### What the exercise asks
Return every entry exactly.

==== Record list ====

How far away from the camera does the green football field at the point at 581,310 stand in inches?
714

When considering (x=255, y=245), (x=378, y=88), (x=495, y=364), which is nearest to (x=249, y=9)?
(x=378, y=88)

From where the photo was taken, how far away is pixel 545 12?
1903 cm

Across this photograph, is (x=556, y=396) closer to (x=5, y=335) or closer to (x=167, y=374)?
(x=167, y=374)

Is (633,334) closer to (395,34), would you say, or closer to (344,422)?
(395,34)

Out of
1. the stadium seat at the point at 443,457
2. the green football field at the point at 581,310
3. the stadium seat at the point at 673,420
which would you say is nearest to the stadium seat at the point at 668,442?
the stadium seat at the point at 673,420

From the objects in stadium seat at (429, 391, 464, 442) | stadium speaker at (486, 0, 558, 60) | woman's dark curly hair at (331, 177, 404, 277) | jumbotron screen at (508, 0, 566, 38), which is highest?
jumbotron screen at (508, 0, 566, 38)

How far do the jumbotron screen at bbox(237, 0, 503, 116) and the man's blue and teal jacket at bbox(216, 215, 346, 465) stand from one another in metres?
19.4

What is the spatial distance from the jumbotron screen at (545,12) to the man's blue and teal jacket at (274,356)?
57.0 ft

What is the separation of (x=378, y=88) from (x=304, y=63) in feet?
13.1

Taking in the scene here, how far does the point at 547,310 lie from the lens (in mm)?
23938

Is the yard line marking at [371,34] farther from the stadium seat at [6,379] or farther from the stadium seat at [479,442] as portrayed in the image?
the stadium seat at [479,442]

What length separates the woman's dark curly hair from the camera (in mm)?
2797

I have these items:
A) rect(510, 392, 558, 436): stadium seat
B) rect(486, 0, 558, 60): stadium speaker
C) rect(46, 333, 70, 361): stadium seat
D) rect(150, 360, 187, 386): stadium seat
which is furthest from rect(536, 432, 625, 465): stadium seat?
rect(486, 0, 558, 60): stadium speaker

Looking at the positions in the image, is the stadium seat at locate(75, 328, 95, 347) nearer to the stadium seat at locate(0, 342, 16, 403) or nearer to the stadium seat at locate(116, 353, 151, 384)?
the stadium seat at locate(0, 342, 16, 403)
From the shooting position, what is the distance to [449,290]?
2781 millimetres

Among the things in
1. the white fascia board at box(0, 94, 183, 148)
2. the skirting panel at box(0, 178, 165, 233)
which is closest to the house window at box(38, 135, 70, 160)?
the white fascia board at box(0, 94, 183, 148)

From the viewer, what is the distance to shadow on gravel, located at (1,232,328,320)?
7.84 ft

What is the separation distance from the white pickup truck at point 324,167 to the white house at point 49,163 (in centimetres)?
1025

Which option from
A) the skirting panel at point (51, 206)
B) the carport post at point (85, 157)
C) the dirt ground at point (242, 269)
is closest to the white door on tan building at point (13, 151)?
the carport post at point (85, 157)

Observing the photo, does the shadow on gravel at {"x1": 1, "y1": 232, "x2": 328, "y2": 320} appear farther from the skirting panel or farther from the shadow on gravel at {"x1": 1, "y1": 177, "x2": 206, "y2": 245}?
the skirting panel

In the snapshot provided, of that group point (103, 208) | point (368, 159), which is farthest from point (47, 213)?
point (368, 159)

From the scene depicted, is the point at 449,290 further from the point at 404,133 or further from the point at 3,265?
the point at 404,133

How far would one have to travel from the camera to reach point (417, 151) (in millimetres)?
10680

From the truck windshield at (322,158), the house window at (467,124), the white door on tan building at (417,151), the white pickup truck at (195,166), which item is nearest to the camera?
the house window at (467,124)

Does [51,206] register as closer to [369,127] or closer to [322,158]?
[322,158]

====

### Answer below
How far away from the camera does the green football field at the point at 581,310 stand in inches?
714

When considering (x=255, y=245), (x=378, y=88), (x=495, y=364), which is nearest to (x=249, y=9)?
(x=378, y=88)

From where the photo was taken, how far away is pixel 545 12?
1903 cm

Across this photograph, is (x=556, y=396) closer to (x=5, y=335) or closer to (x=167, y=374)?
(x=167, y=374)

Is (633,334) closer to (395,34), would you say, or closer to (344,422)?
(395,34)

Out of
1. the stadium seat at the point at 443,457
2. the green football field at the point at 581,310
3. the stadium seat at the point at 673,420
which would you say is nearest to the stadium seat at the point at 668,442?
the stadium seat at the point at 673,420

From the objects in stadium seat at (429, 391, 464, 442) | stadium speaker at (486, 0, 558, 60) | woman's dark curly hair at (331, 177, 404, 277) | jumbotron screen at (508, 0, 566, 38), which is highest?
jumbotron screen at (508, 0, 566, 38)

How far do the jumbotron screen at bbox(237, 0, 503, 116) and the man's blue and teal jacket at bbox(216, 215, 346, 465) stand from one another in metres?
19.4

What is the spatial distance from the jumbotron screen at (545,12) to the man's blue and teal jacket at (274,356)?
57.0 ft

What is the separation of (x=378, y=88) from (x=304, y=63) in feet?
13.1

Taking in the scene here, how far does the point at 547,310 lie from the lens (in mm)?
23938

Is the yard line marking at [371,34] farther from the stadium seat at [6,379] or farther from the stadium seat at [479,442] as portrayed in the image?
the stadium seat at [479,442]

What length separates the woman's dark curly hair from the camera (in mm)?
2797

I have these items:
A) rect(510, 392, 558, 436): stadium seat
B) rect(486, 0, 558, 60): stadium speaker
C) rect(46, 333, 70, 361): stadium seat
D) rect(150, 360, 187, 386): stadium seat
which is furthest from rect(536, 432, 625, 465): stadium seat?
rect(486, 0, 558, 60): stadium speaker

Looking at the positions in the image, is the stadium seat at locate(75, 328, 95, 347) nearer to the stadium seat at locate(0, 342, 16, 403) or nearer to the stadium seat at locate(116, 353, 151, 384)?
the stadium seat at locate(0, 342, 16, 403)
From the shooting position, what is the distance to [449,290]?
2781 millimetres

Among the things in
1. the white fascia board at box(0, 94, 183, 148)
2. the skirting panel at box(0, 178, 165, 233)
which is closest to the house window at box(38, 135, 70, 160)?
the white fascia board at box(0, 94, 183, 148)

From the viewer, what is the distance to shadow on gravel, located at (1,232,328,320)?
7.84 ft

What is the separation distance from the white pickup truck at point 324,167 to the white house at point 49,163 (in centimetres)?
1025

Which option from
A) the skirting panel at point (51, 206)
B) the carport post at point (85, 157)
C) the dirt ground at point (242, 269)
is closest to the white door on tan building at point (13, 151)?
the carport post at point (85, 157)

Observing the photo, does the shadow on gravel at {"x1": 1, "y1": 232, "x2": 328, "y2": 320} appear farther from the skirting panel or farther from the shadow on gravel at {"x1": 1, "y1": 177, "x2": 206, "y2": 245}?
the skirting panel

In the snapshot provided, of that group point (103, 208) | point (368, 159), which is farthest from point (47, 213)?
point (368, 159)

From the scene depicted, is the point at 449,290 further from the point at 404,133 or further from the point at 3,265?
the point at 404,133

How far would one have to travel from the camera to reach point (417, 151) (in millimetres)?
10680

From the truck windshield at (322,158), the house window at (467,124), the white door on tan building at (417,151), the white pickup truck at (195,166), which item is nearest to the camera?
the house window at (467,124)

Does [51,206] register as closer to [369,127] or closer to [322,158]?
[322,158]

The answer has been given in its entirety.